Gilbert reacts angrily to what he deems dangerous feed-zone practice

Belgian comments on BMC video of soigneurs at Tour of Guangxi

Quick-Step Floors' Philippe Gilbert has reacted angrily to a video posted on Twitter by BMC that shows a soigneur stepping across the central markings and into the left lane of the road to hand food bags to their riders, when normal practice should be to stand on the edge of the right lane.

Ahead of the BMC soigneur, a Dimension Data member of staff can be seen in the video doing the same thing during the rainy stage 2 of the Tour of Guangxi in China on Wednesday.

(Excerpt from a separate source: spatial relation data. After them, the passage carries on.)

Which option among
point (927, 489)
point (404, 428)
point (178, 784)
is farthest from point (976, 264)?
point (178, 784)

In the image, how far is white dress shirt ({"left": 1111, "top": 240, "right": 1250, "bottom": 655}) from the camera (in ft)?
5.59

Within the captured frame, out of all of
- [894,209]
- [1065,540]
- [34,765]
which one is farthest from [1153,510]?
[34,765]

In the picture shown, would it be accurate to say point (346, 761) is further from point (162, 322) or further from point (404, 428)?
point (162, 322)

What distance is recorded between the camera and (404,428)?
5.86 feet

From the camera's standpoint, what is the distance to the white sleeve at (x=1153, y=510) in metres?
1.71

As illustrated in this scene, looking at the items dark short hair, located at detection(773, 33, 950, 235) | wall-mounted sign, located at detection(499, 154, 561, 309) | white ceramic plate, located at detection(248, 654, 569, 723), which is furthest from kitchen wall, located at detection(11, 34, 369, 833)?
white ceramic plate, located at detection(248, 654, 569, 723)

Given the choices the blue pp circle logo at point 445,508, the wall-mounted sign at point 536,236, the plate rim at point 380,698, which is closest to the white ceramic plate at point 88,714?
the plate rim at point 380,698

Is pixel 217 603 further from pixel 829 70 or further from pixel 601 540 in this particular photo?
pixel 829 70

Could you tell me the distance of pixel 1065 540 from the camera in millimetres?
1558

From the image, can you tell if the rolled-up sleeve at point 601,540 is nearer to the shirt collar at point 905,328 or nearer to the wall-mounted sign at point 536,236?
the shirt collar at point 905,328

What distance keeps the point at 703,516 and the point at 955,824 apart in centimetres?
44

It's not uncommon for team 'carers' to encroach into the road to try to hand their riders musettes, but Gilbert clearly believes the soigneurs in the video are literally overstepping the mark.

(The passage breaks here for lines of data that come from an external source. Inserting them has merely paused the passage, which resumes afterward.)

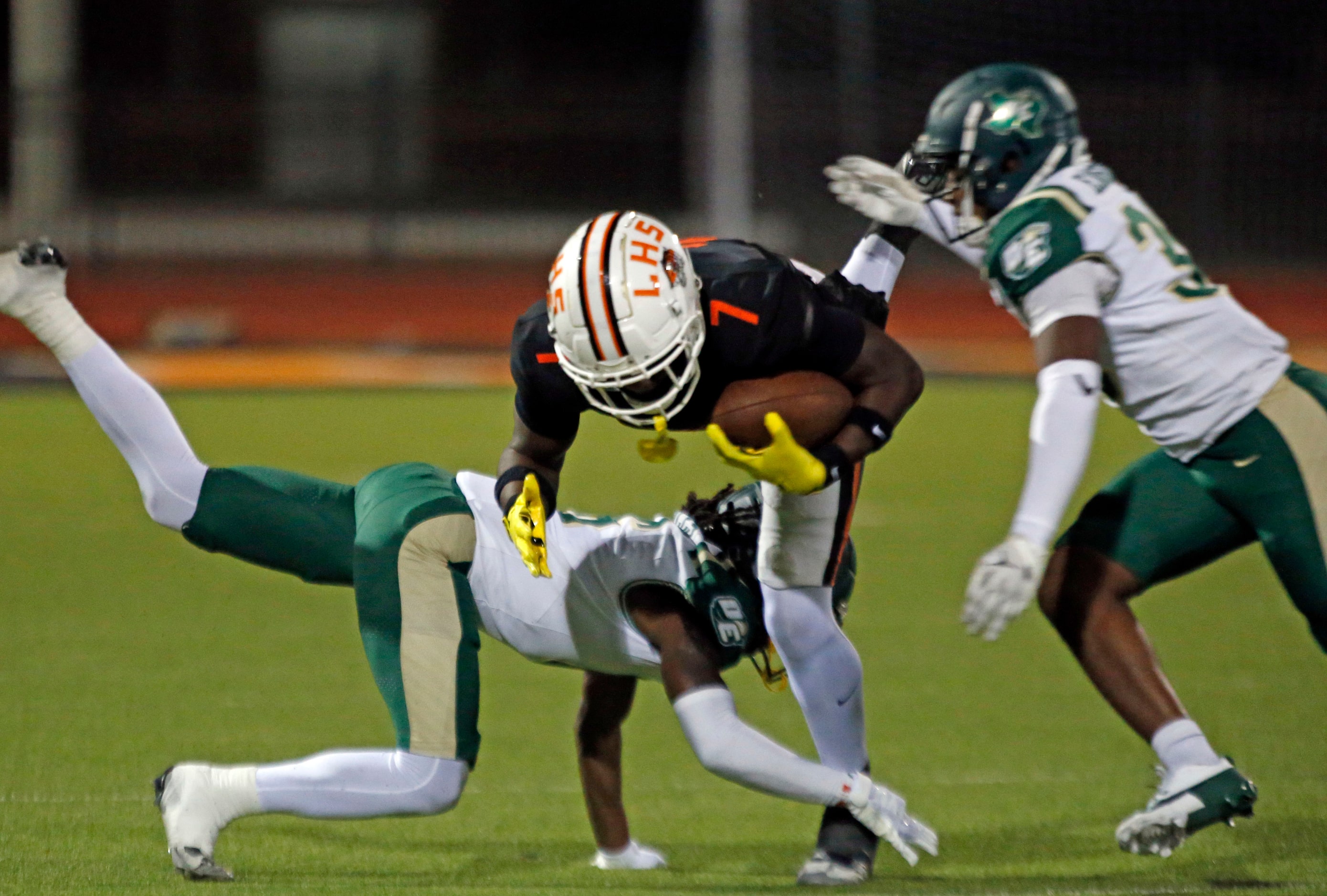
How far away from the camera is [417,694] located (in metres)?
3.49

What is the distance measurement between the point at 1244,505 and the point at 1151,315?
43cm

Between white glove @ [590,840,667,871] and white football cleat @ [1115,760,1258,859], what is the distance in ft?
3.11

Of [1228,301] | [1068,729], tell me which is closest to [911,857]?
[1228,301]

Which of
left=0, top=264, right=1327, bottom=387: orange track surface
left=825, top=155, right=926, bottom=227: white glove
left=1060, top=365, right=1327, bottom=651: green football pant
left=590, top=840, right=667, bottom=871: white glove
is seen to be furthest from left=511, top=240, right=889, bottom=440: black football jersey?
left=0, top=264, right=1327, bottom=387: orange track surface

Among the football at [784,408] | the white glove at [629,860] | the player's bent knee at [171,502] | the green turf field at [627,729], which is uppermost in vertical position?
the football at [784,408]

"This scene should be sanctioned by the UCI," Gilbert wrote on Twitter. "I will never understand these assistants standing on the left side of the road to give the feedbags. They make us risk a lot!"

Gilbert is racing with Quick-Step at the Tour of Guangxi, and would therefore have first-hand experience of passing through the feed zone in the video. The 36-year-old Belgian returned to racing just last month after fracturing his kneecap in a crash at the Tour de France in July.

The UCI rules on the matter – section 2.3.026 – state: The food and drink shall be distributed on foot by the staff accompanying the team and by no-one else. They shall be positioned on one side of the road only, which must be the side on which road traffic circulates in the country concerned.

The rule appears to be suggesting that bags should be distributed from the right-hand side of the road, as that is the side of the road on which traffic drives in China.

Feeding from the left side of the road – which is not happening in the video – or encroaching into the left lane, which is clearly the case in the video, however, could therefore be considered to be against the rules, although the rules don't state how far into the road soigneurs are allowed to stand.

The same rules also suggest that in countries where traffic drives on the left side of the road – as in the UK and Australia, for example – soigneurs should be handing out feedbags from the left side of the road, although that doesn't appear to actually ever happen, with carers continuing to distribute musettes from the right-hand side of the road, no matter which country they're in.